Chaslav Joliq, accusé de crimes de guerre à Istog, est silencieusement défendu

Istog crimes de guerre inculpé Caslav Joliq a été discrètement protégé lors de la session de lundi à la Cour constitutionnelle de Pristina. À cet égard, son protecteur, l'avocat Miodrag Brklajq, a déclaré que son client a fourni une protection dans le dernier procès et n'a rien à ajouter, rapporte “Justice Vowift”, [...]

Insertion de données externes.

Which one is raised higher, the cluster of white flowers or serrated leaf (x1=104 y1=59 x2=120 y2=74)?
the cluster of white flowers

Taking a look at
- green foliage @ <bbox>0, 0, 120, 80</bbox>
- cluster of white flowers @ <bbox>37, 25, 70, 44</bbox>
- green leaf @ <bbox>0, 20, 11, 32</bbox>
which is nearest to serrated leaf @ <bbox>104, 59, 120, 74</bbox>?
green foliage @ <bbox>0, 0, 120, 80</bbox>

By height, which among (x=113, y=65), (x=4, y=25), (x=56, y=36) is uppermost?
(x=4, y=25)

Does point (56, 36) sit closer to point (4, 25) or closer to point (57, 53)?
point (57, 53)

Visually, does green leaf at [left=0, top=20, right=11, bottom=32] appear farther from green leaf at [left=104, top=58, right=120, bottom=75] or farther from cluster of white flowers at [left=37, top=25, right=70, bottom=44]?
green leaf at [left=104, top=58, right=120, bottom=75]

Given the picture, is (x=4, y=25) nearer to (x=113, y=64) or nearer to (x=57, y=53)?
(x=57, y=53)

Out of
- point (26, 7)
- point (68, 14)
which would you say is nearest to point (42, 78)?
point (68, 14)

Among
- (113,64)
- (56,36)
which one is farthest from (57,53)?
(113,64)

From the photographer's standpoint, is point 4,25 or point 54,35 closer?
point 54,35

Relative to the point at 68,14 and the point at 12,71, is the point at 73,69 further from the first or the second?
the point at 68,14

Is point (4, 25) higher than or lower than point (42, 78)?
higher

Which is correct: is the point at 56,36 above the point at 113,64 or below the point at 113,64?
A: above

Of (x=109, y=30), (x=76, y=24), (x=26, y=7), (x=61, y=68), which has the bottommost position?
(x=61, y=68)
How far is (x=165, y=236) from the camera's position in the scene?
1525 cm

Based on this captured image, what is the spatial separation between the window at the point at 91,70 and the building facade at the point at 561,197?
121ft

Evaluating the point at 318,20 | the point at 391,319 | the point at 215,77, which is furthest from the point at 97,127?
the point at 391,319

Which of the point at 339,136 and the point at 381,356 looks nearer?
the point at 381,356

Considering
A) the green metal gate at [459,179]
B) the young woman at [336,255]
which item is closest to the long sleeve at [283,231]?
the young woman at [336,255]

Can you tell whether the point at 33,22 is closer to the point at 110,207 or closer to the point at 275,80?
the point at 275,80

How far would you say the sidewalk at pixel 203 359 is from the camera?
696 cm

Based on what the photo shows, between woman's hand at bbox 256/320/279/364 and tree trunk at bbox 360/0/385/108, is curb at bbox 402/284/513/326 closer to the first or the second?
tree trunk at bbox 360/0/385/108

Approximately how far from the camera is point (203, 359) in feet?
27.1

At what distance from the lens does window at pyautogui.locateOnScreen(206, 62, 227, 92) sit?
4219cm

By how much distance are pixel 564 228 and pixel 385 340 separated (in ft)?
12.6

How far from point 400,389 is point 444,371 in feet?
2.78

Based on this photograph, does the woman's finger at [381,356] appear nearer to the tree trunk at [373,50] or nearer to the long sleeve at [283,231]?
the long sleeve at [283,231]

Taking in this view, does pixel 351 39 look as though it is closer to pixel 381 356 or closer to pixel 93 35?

À cet égard, son protecteur, l'avocat Miodrag Brklajq, a déclaré que son client a fourni une protection lors du dernier procès et n'a rien à ajouter, rapporte “Justice Trust”, diffusé Périscope.
Je ne peux pas dire qu'il est en colère, mais en tout cas il est déçu du fait qu'après 15 jours, il est en détention depuis trois ans. Nous, en tant que sa défense, avons proposé que la mesure de détention soit modifiée avec une mesure plus légère, mais cela a toujours été rejeté par le tribunal. La même défense qu'il a donnée, il n'y a rien d'autre à dire, donc ne perdons plus de temps, vous appréciez ce qu'il a dit dans les jugements précédents”, dit l'avocat.
Au cours de cette session, l'avocat Brklajq a proposé à la Cour de déclarer inacceptables certains témoignages de témoins ayant procédé à l'identification des accusés, car, selon lui, ils ont été pris en violation du Code de procédure pénale.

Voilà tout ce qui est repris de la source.